Lo que está por llegar


—Esta melodía es para las personas más importantes de mi vida, Marie y Sabine.
Y el pianista comenzó a interpretar aquella música con la que conseguía alegrar a los corazones más tristes.

Berta parpadeó varias veces seguidas para que el aire secara la humedad de la base de sus pestañas. Miró por encima del libro que no se decidía a cerrar. Nadie reparaba en ella. Eran fechas de exámenes; la biblioteca municipal abría día y noche y las mesas estaban llenas de veinteañeros, más preocupados por sus propios teléfonos móviles que por una mujer de mediana edad enfrascada entre las páginas de los libros prestados.
Sacó un pañuelo y se limpió los ojos con disimulo. Debería haber cerrado el volumen —al fin y al cabo acababa de terminarlo—, pero volvió a leer las dos últimas frases de aquella maravillosa historia de superación que la había mantenido en vilo durante las seis últimas tardes. Todavía le costó un rato desprenderse de ella. Sin esperanza era su título y, sin embargo, le había enseñado que todo era posible, aunque pareciera insuperable.
Si de verdad fuera cierto…
Devolvió la novela a la estantería. Pensó en el sobre del bolso que no había tenido la entereza de abrir desde que se lo diera el doctor aquella mañana.
—No quiero saberlo —le había dicho antes de que le diera tiempo a abrir la boca cuando él le tendió los resultados.
—Tendrá que tomar una decisión cuanto antes.
—Déjeme un par de días para pensarlo.
El médico no le insistió y Berta se imaginó que no era la primera vez que una paciente decidía ignorar la gravedad de su dolencia.
—Le espero el jueves a las doce. No puede postergarlo más.
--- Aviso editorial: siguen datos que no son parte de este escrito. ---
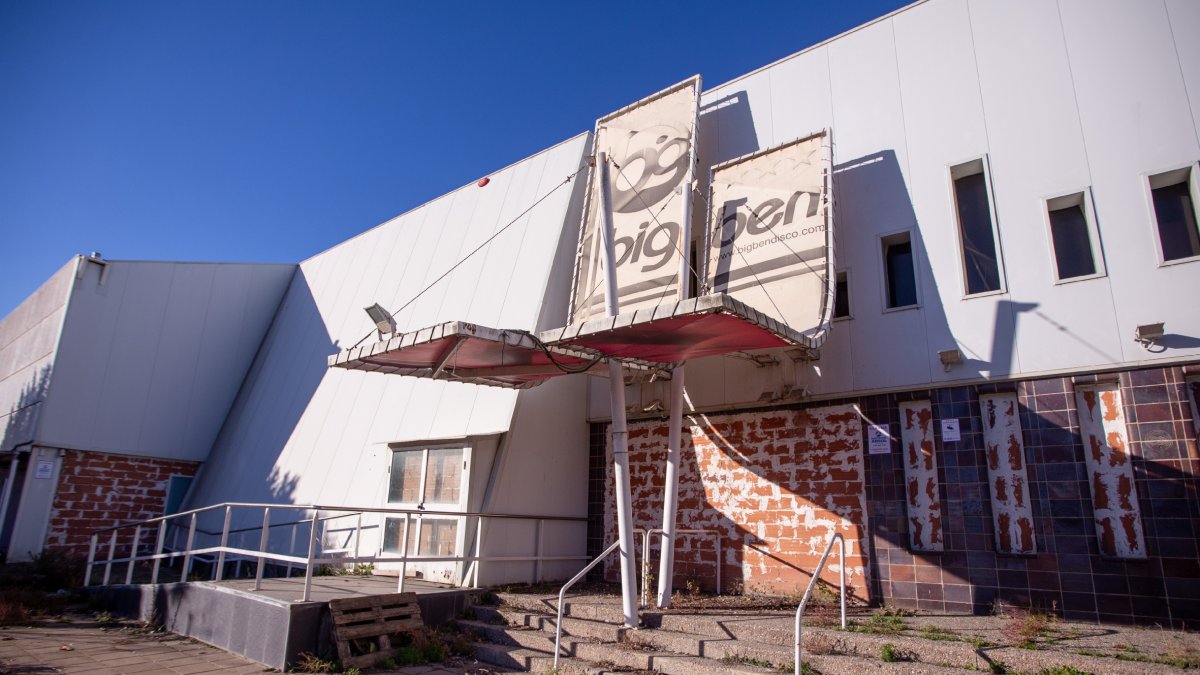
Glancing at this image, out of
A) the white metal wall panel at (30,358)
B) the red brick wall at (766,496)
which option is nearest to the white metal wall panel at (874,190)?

—No se preocupe, aquí estaré. Le prometo una respuesta.
—Afirmativa, espero.
Berta salió sin contestar.
Debería marcharse. Antonio no tardaría en llegar del trabajo y se preocuparía si la encontraba en casa. No le había dicho nada de las arritmias ni del dolor en el pecho. ¿De qué habría servido? Solo para ponerlo nervioso y tenerlo encima de ella a todas horas. Debería marcharse y, sin embargo, comenzó a pasear por los estantes. De vez en cuando cogía un libro que le llamaba la atención sin saber por qué: a veces por el título llamativo, otras por ser de un autor conocido y las más por ser simplemente viejo. Los libros más usados habían sido los más leídos; para Berta era sinónimo de interesante.
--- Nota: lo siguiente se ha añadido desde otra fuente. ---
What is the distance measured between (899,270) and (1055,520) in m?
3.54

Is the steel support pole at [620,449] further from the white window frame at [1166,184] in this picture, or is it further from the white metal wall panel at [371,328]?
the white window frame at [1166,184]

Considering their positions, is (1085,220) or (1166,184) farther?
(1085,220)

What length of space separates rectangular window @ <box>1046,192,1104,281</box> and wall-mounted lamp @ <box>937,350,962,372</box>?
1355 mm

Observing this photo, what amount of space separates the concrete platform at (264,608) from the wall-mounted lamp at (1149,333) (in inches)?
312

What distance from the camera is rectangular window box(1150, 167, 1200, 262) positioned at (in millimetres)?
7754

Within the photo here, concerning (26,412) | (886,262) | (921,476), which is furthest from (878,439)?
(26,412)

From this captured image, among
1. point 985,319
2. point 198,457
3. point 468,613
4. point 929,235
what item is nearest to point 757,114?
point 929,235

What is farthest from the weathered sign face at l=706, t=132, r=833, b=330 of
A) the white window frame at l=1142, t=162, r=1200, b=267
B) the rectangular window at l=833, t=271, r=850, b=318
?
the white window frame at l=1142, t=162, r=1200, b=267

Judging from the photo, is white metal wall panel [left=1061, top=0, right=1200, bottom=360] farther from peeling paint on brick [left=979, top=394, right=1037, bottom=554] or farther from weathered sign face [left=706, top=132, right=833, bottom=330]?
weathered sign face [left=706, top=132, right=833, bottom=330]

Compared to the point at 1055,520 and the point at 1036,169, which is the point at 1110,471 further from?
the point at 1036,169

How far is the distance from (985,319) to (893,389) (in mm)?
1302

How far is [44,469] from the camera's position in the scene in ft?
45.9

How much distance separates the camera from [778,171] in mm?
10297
Recorrió varios muebles de estanterías. El dedo se le detuvo delante de una fina novela llamada El violonchelista de Sarajevo. Una ciudad sitiada durante la guerra de los Balcanes, francotiradores, mujeres, hombres y niños muertos en la cola del mercado y un hombre tocando un instrumento para dotar de humanidad a la barbarie.
Doscientas cuarenta páginas. Hizo un cálculo rápido; le daría tiempo en dos días. Lo cogió sin pensarlo más y lo llevó hasta el sitio que ocupaba. Del bolso, sacó la cartera y el teléfono móvil. Junto a la entrada había un par de máquinas con bebidas y algo de comida. Se acercó hasta allí. Metió unas monedas y pulsó un botón cualquiera mientras localizaba el número de su marido.
—Cariño, ha habido un problema con mi madre. Acaba de llamarme la vecina. Al parecer se ha caído y la han llevado al hospital. Me dice que no es grave, solo el golpe. No, no, no hace falta que vengas. Estoy ya en el autobús camino de Segovia. Sí, no te preocupes, luego te llamo cuando la haya visto y sepa algo más. Un beso.
Apagó el teléfono antes de que a Antonio le diera tiempo a reaccionar. Se comió el sándwich de dos bocados y regresó a su silla.
La portada era una mujer desnuda con la cara vuelta hacia una pared agrietada. «Una historia desgarradora del cerco de Sarajevo», decía una frase escrita por encima de ella. Antes de abrir el libro tomó otra decisión. Sacó el sobre del bolso, lo rasgó en cuatro trozos y lo hizo a un lado.
Se alegró de no haber cedido a la tentación de escoger un libro de Jorge Bucay, que la ayudara a sobrellevar lo que estaba por venir. No necesitaba que le caldearan el corazón sino que se lo fundieran de una vez. Si se iba a quedar sin él, quería sentir cómo se le derretía por dentro antes de que sucediera.
Empezó a leer.

«Descendía envuelto en un alarido, rasgando el aire y el cielo sin esfuerzo. El blanco aumentó de tamaño, cada vez mejor enfocado por el tiempo y la velocidad. Hubo un último instante antes del impacto en que las cosas aún fueron como habían sido. Luego, el mundo visible explotó.»